§ **What you should do**:
Please transcribe part of the Italian food captions, beginning at the words "Panzerotto Luini •" and stopping after "it while walking.".

Reading passage section start

Lardo di Colonnata and Gorgonzola Dolce • Aged, seasoned lard (below, with a streak of meat), and creamy, mild “Sweet” Gorgonzola cheese (above). Both fantastic on a good hunk of bread. (Who needs butter?!)

Torta di Mele, con Gelato di Vaniglia • Apple Tart with Vanilla Gelato. A rare, sweet splurge for me.

Insalata di songino, pomodori e burratina con olio e aceto • Salad of “lamb’s lettuce”, cherry tomatoes and “burratina” cheese, drizzled with olive oil and a thick balsamic “cream”. Burratina is a small version of “Burrata”, a fist-sized ball with an outer layer like fresh mozzarella about 1/8″ thick, containing soft, creamy/runny, semi-solid cheese within. Heaven on a bed of greens!

Panzerotto Luini • Deep-fried bread pocket (filled with spinach and ricotta) from Luini’s by the Duomo. Inexpensive, hand-food that the locals all know about. Carry it around and eat it while walking.

Ribollita • Tuscan bread and vegetable soup, eaten in Firenze (Florence). The name means, literally “reboiled”.

Reading passage section end
Data extracts section start

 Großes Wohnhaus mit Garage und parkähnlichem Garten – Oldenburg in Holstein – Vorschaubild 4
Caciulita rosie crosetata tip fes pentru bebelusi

Data extracts section end
Data extracts section start

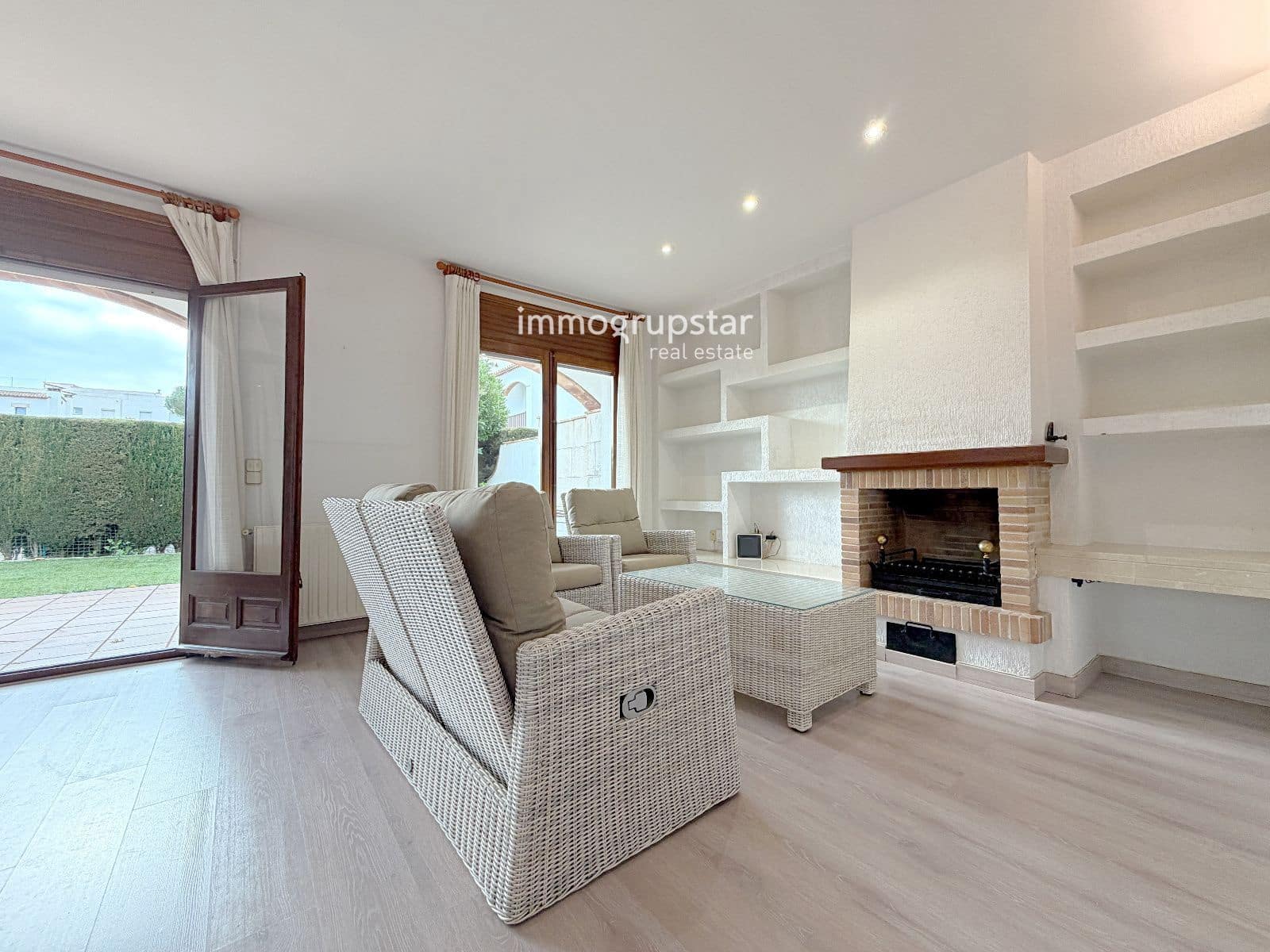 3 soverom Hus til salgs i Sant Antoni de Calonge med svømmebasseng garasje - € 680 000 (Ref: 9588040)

Data extracts section end

§ **Your response**:
Panzerotto Luini • Deep-fried bread pocket (filled with spinach and ricotta) from Luini’s by the Duomo. Inexpensive, hand-food that the locals all know about. Carry it around and eat it while walking.